Abgasskandal:Der Diesel darf nicht alle Glaubwürdigkeit verlieren

Diesel-Zapfhahn an einer Tankstelle in Berlin.

Der Abgesang auf den Diesel ist verfrüht - und unfair den Herstellern gegenüber, die wirklich saubere Selbstzünder anbieten.

(Foto: Reuters)

Ja, er ist zu großen Teilen schuld an der schlechten Stadtluft. Aber es gibt längst saubere Dieselmotoren - und die dürfen nicht mit den dreckigen in Sippenhaft genommen werden.

Kommentar von Joachim Becker

Das ist kein Nachruf auf den Diesel. Obwohl es genug Gründe dafür gäbe. Zum Beispiel immer neue Horrormeldungen über Zehntausende vorzeitige Todesfälle aufgrund der schlechten Luft in den Städten. In Bezug auf die Stickoxid-Belastung ist der Schuldige unstrittig: Diesel mit völlig unzureichender Abgasreinigung. Nicht nur Altautos reißen die Limits des Vertretbaren, sondern auch Euro-6-Diesel. Unabhängige Prüforganisationen konstatieren immer wieder exorbitante Grenzwertüberschreitungen. In der Praxis stoßen selbst fabrikneue Selbstzünder gut fünfmal mehr Stickoxid aus, als der Grenzwert von 80 Milligramm pro Kilometer zulässt. Der monoton wiederholte Verweis auf den bestandenen NEFZ-Normtest hilft auch Renault-Modellen nicht weiter, die auf der Straße durch mehr als zehnmal schlechtere Werte auffallen. Wer einen vermeintlich sauberen Neuwagen kauft, wird so vorsätzlich in die Irre geführt.

Autos, die nur auf dem Prüfstand sauber sind, belasten nicht nur die Stadtluft, sie verpesten auch das Diskussionsklima. Und verhindern eine nachhaltige Lösung für die Umwelt. Diesel sind in der Regel 20 Prozent verbrauchsärmer als Benziner. Bei SUV- und Crossover-Modellen, die alles andere als leicht und windschnittig sind, ist der Verbrauchsvorteil meist noch größer. Wer die Klimaerwärmung ernst nimmt und auf das Auto nicht verzichten will, kommt um den Diesel zumindest in den nächsten Jahren nicht herum.

§ Bereitgestelltes Material
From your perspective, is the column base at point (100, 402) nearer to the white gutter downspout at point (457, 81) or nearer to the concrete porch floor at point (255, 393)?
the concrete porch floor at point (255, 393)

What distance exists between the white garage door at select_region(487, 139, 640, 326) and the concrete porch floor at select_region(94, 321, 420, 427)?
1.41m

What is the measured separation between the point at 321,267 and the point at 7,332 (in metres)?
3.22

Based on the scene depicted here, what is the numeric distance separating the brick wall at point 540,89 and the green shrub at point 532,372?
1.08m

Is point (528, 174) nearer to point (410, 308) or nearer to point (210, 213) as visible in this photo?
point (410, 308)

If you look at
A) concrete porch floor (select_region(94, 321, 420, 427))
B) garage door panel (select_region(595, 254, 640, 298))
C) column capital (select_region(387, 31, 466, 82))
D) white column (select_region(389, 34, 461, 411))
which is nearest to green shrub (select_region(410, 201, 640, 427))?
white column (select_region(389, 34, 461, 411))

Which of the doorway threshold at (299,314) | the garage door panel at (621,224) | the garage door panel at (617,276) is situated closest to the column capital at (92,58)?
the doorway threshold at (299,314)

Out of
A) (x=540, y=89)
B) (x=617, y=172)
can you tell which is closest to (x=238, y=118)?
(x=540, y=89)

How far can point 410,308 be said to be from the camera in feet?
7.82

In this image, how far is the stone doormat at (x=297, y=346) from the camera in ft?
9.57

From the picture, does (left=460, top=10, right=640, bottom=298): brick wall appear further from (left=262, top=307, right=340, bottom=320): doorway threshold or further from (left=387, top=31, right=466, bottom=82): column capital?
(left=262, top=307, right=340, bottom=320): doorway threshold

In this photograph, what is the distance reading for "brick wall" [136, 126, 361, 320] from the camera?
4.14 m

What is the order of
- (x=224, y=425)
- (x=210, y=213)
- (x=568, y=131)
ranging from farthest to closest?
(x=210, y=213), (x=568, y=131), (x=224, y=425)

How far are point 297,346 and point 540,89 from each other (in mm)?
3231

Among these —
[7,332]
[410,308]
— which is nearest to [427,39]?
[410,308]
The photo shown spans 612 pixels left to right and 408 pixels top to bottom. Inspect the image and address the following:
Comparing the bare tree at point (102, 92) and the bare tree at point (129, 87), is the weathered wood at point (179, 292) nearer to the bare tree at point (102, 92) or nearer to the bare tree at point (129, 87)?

§ Ziel der Aufgabe
Führe den Dieselkommentar im Anschluss an seinen letzten Satz weiter. Die Datensätze sind eigenständiges Material und gehören nicht zum Dieselkommentar.

§ Lösung der Aufgabe
Trotzdem wenden sich Privatkunden immer stärker vom Ölbrenner ab. Aus Angst vor Einfahrverboten und dem daraus folgenden rapiden Wertverlust ihres Neuwagens. Das zeigt eine neue Studie des CAR-Centers der Universität Duisburg-Essen. Zur allgemeinen Verunsicherung tragen auch Sensationsmeldungen bei, die einen baldigen Exitus des Diesels behaupten. Anders als ein Zeitungsbericht suggeriert, will zum Beispiel Volvo-Chef Hakan Samuelsson den Diesel von 2023 an nicht abschaffen. Richtig ist, dass auch die Schweden ihren relativ neuen Vierzylinder-Motor durch Abgasnachbehandlungssysteme fit für die nächsten Normen Euro 6c (Ende 2017) und 6d (2020) machen. Um die CO₂-Vorgaben zu erfüllen, kann auch Volvo in der nächsten Dekade nicht auf den Diesel verzichten.

Um so wichtiger ist, dass der Selbstzünder jetzt nicht alle Glaubwürdigkeit verliert. Zum Beispiel durch eine blaue Plakette, die allen Euro-6-Dieseln einen Persilschein ausstellt. Stattdessen muss die Politik Transparenz schaffen und konsequent saubere von dreckigen Modellen trennen. Denn es gibt einige Diesel, die in Praxistests schon jetzt sehr gut abschneiden. Warum sollten deren Hersteller mit den schwarzen Schafen in Sippenhaft genommen werden, statt für ihre Leistungen belohnt zu werden? Nur so lässt sich das Vertrauen der Kunden wiedergewinnen - und nicht durch pauschale Einfahrtverbote für alle Diesel.